* [GIVEN INSTRUCTION]:
Please copy out the items below word for word, beginning at the line that contains "Which, out of" and continuing through the last item, with both ends included.

--- BEGIN RECORDS SHOWN ---

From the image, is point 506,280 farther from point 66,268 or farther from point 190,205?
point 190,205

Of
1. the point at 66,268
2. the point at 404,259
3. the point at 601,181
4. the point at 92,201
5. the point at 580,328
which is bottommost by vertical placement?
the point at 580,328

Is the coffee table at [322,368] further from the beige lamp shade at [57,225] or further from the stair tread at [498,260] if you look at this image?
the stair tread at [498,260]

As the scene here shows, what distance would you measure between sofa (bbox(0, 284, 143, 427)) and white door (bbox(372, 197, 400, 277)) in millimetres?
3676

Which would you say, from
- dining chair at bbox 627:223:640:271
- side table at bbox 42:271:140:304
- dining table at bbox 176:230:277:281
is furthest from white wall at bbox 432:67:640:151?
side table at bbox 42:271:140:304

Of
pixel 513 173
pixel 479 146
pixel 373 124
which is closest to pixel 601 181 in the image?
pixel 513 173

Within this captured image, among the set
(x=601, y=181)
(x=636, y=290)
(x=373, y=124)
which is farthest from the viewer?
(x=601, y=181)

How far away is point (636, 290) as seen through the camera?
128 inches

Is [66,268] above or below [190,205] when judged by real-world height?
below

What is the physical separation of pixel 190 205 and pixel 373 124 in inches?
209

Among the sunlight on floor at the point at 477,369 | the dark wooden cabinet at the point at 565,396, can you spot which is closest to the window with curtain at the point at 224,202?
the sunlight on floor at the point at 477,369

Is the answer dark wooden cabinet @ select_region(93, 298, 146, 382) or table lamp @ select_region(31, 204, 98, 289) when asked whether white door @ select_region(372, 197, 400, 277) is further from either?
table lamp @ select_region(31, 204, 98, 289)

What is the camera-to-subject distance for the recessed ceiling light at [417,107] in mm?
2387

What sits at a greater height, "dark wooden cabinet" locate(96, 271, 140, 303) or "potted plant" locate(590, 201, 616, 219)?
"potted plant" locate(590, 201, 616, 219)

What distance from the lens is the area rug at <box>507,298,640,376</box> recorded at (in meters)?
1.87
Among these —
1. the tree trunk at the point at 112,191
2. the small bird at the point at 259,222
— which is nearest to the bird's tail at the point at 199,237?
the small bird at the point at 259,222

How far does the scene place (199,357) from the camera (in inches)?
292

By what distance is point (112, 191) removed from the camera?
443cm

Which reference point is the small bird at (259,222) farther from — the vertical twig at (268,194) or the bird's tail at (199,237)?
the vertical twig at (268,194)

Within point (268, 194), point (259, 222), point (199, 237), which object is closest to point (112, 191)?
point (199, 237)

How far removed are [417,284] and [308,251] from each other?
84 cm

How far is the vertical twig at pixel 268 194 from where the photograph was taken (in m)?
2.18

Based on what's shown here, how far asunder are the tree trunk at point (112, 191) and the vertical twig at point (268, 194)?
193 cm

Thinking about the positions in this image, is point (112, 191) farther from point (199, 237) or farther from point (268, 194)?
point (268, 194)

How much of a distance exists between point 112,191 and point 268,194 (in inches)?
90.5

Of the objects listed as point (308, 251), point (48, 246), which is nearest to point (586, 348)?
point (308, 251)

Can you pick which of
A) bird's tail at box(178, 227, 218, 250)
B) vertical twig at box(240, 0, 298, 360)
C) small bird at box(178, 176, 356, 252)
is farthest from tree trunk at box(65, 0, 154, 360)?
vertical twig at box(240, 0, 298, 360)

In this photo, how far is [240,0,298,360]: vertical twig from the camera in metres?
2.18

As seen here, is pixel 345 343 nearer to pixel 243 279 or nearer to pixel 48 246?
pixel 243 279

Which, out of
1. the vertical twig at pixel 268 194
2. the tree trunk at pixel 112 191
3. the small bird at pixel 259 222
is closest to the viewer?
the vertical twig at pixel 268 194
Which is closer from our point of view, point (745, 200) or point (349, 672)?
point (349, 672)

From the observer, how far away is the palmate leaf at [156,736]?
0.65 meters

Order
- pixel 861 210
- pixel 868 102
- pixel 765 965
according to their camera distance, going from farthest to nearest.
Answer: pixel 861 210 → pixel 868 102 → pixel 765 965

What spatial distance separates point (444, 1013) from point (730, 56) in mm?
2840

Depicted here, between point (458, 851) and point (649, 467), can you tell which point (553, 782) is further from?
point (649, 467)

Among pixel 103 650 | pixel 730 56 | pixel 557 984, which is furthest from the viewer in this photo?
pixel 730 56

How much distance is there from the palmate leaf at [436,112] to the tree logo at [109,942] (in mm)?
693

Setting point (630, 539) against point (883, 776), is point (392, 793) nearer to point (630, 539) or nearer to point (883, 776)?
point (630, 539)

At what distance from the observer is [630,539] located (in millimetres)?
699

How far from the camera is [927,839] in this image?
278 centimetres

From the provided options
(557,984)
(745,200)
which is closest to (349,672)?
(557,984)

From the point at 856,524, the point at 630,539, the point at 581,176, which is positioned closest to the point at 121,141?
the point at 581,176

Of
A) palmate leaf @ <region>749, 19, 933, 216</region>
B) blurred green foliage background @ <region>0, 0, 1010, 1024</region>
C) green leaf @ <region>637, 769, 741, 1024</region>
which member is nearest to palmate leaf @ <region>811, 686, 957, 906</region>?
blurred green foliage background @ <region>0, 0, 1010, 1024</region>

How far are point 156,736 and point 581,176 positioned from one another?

--- END RECORDS SHOWN ---

* [EXPECTED ANSWER]:
Which, out of
1. the vertical twig at pixel 268 194
2. the tree trunk at pixel 112 191
3. the small bird at pixel 259 222
is closest to the viewer?
the vertical twig at pixel 268 194
Which is closer from our point of view, point (745, 200) or point (349, 672)?
point (349, 672)

From the observer, how far away is the palmate leaf at [156,736]?
0.65 meters

Order
- pixel 861 210
- pixel 868 102
- pixel 765 965
according to their camera distance, going from farthest to nearest.
Answer: pixel 861 210 → pixel 868 102 → pixel 765 965

What spatial distance separates point (444, 1013) from point (730, 56) in mm?
2840

Depicted here, between point (458, 851) and point (649, 467), can you tell which point (553, 782) is further from?
point (649, 467)

Among pixel 103 650 | pixel 730 56 | pixel 557 984, which is furthest from the viewer in this photo?
pixel 730 56

How much distance is there from the palmate leaf at [436,112] to the tree logo at [109,942] (in mm)?
693

Setting point (630, 539) against point (883, 776), is point (392, 793) nearer to point (630, 539) or nearer to point (883, 776)?
point (630, 539)

At what distance from the observer is [630,539] located (in millimetres)?
699

How far from the camera is [927,839] in this image?
278 centimetres

From the provided options
(557,984)
(745,200)
which is closest to (349,672)?
(557,984)

From the point at 856,524, the point at 630,539, the point at 581,176, which is positioned closest to the point at 121,141?
the point at 581,176

Of
A) palmate leaf @ <region>749, 19, 933, 216</region>
B) blurred green foliage background @ <region>0, 0, 1010, 1024</region>
C) green leaf @ <region>637, 769, 741, 1024</region>
which member is nearest to palmate leaf @ <region>811, 686, 957, 906</region>?
blurred green foliage background @ <region>0, 0, 1010, 1024</region>

How far are point 156,736 and point 581,176 positioned from one another?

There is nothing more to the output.